What is expected:
Transcribe exactly, and only, the lines from the one with "Duvet Cover featuring" through the end of the records below, including both of those lines. Skip all pictures.

Start of Block

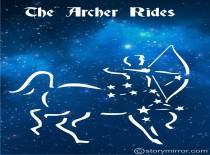 The Archer Rides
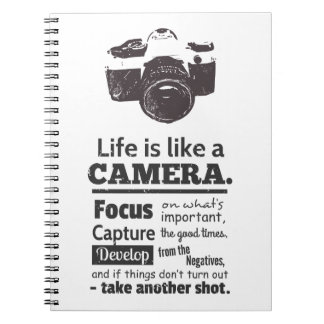 Life is like a camera quote, Black Grunge Notebook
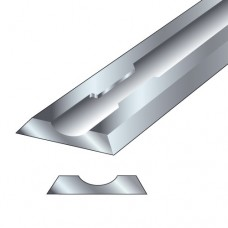 Planer blade set 80.5mm x 5.9mm x 1.2mm TC
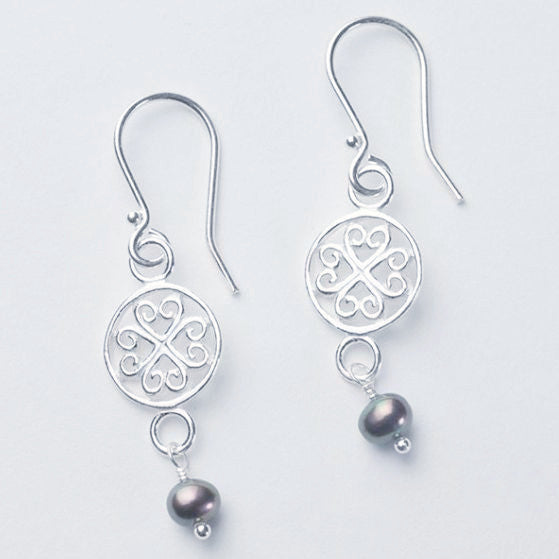 """Southern Gates"" Earrings with Choice of Pearls."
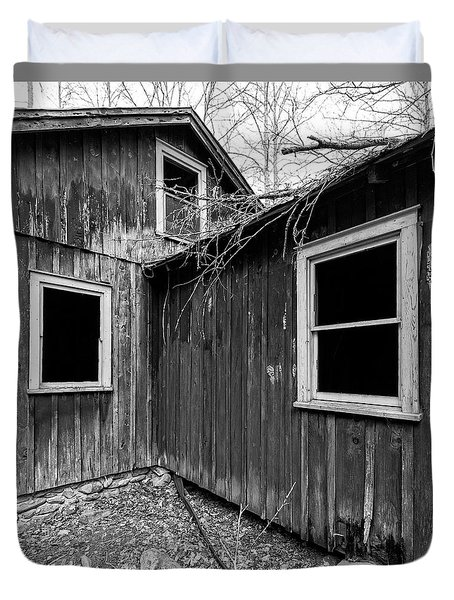 Duvet Cover featuring the photograph Windows 3 by Alan Raasch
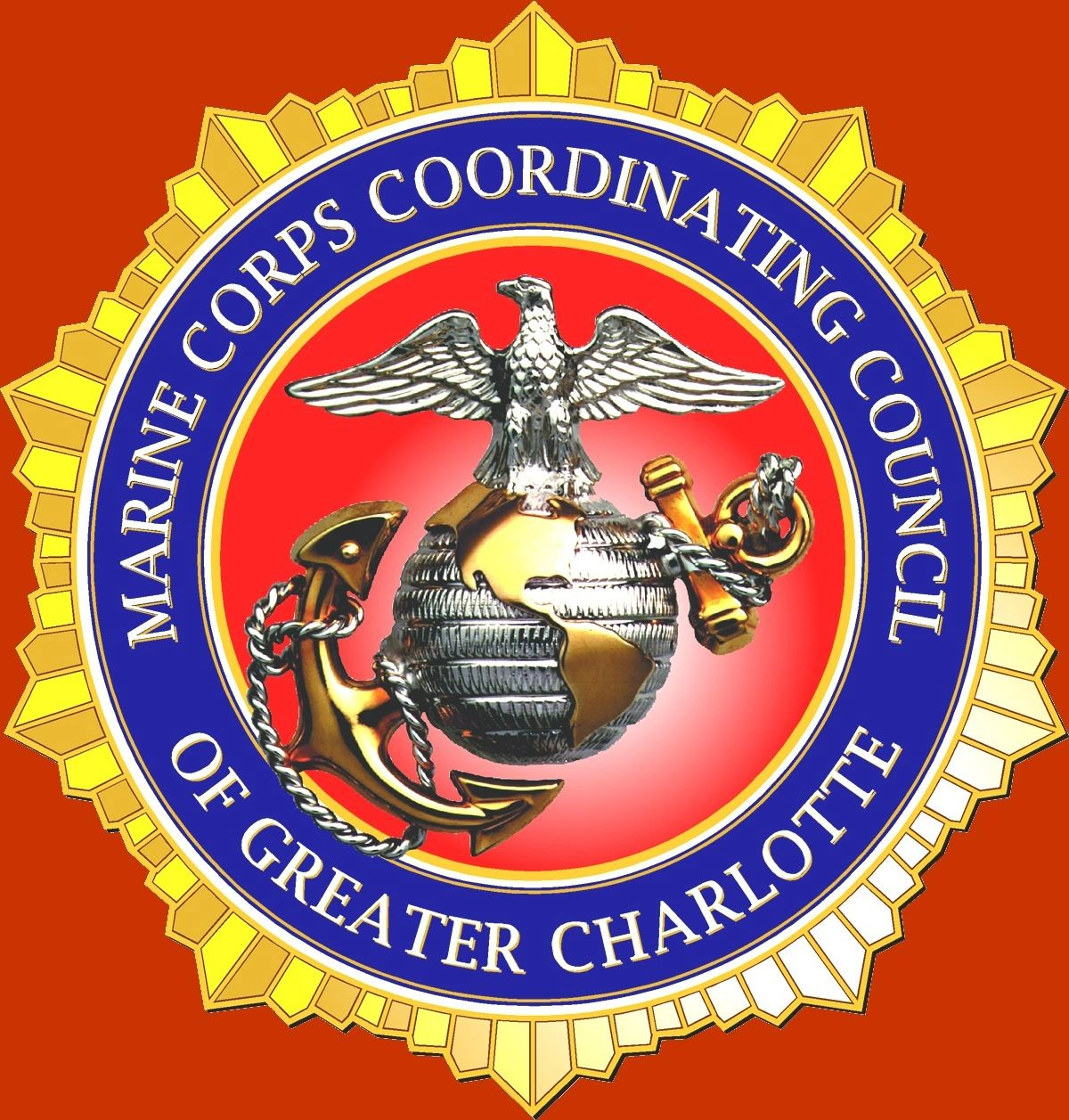 Marine Corps Coordinating Council of Greater Charlotte aka Carolina Marines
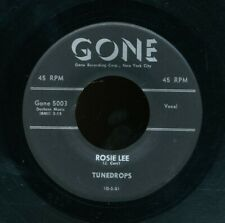 45tk-R& B vocal group-GONE 5003-Tunedrops
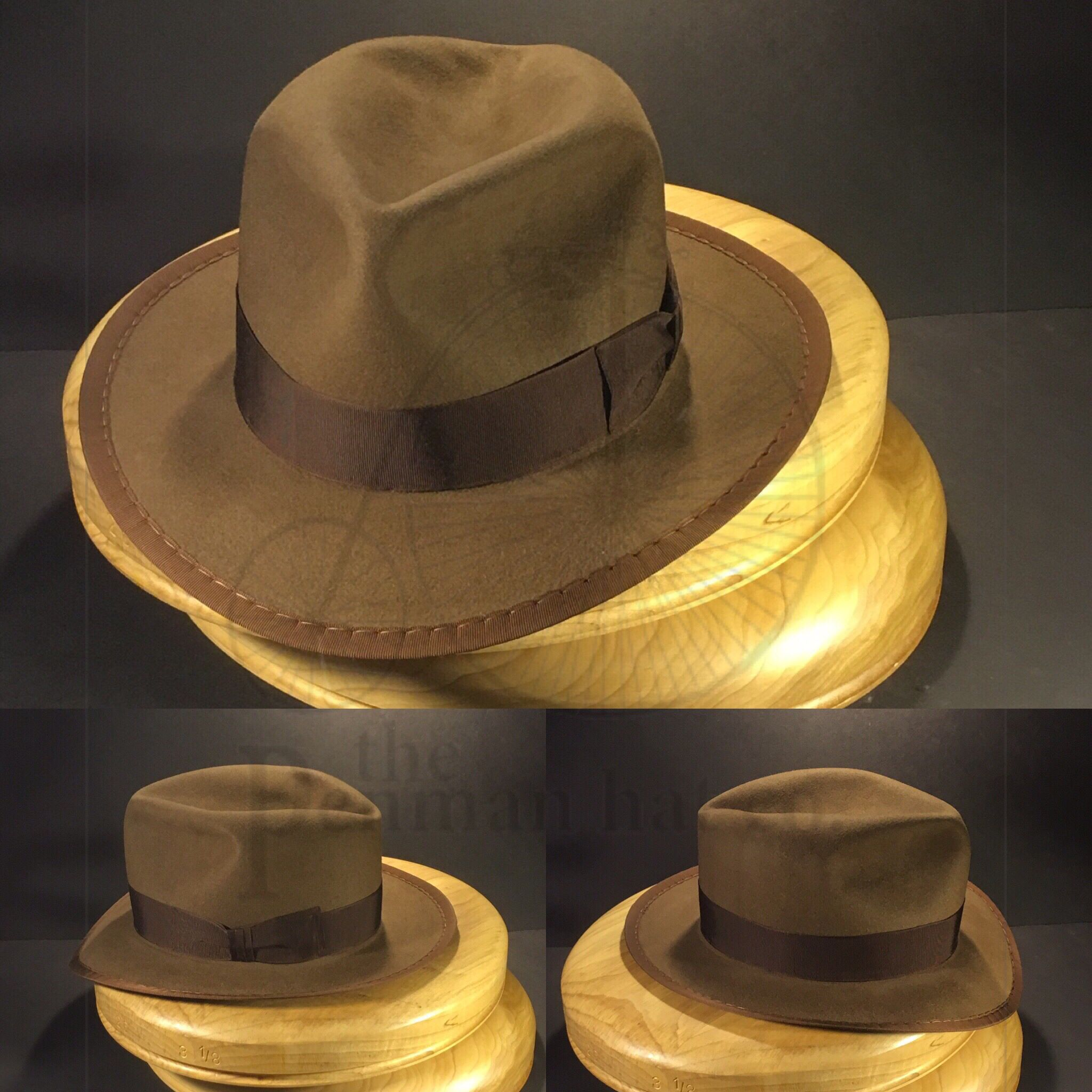 cca868a0c Just finished this Howard Hughes Spruce Goose hat like the one I ...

End of Block

Response:
 Duvet Cover featuring the photograph Windows 3 by Alan Raasch
 Marine Corps Coordinating Council of Greater Charlotte aka Carolina Marines
 45tk-R& B vocal group-GONE 5003-Tunedrops
 cca868a0c Just finished this Howard Hughes Spruce Goose hat like the one I ...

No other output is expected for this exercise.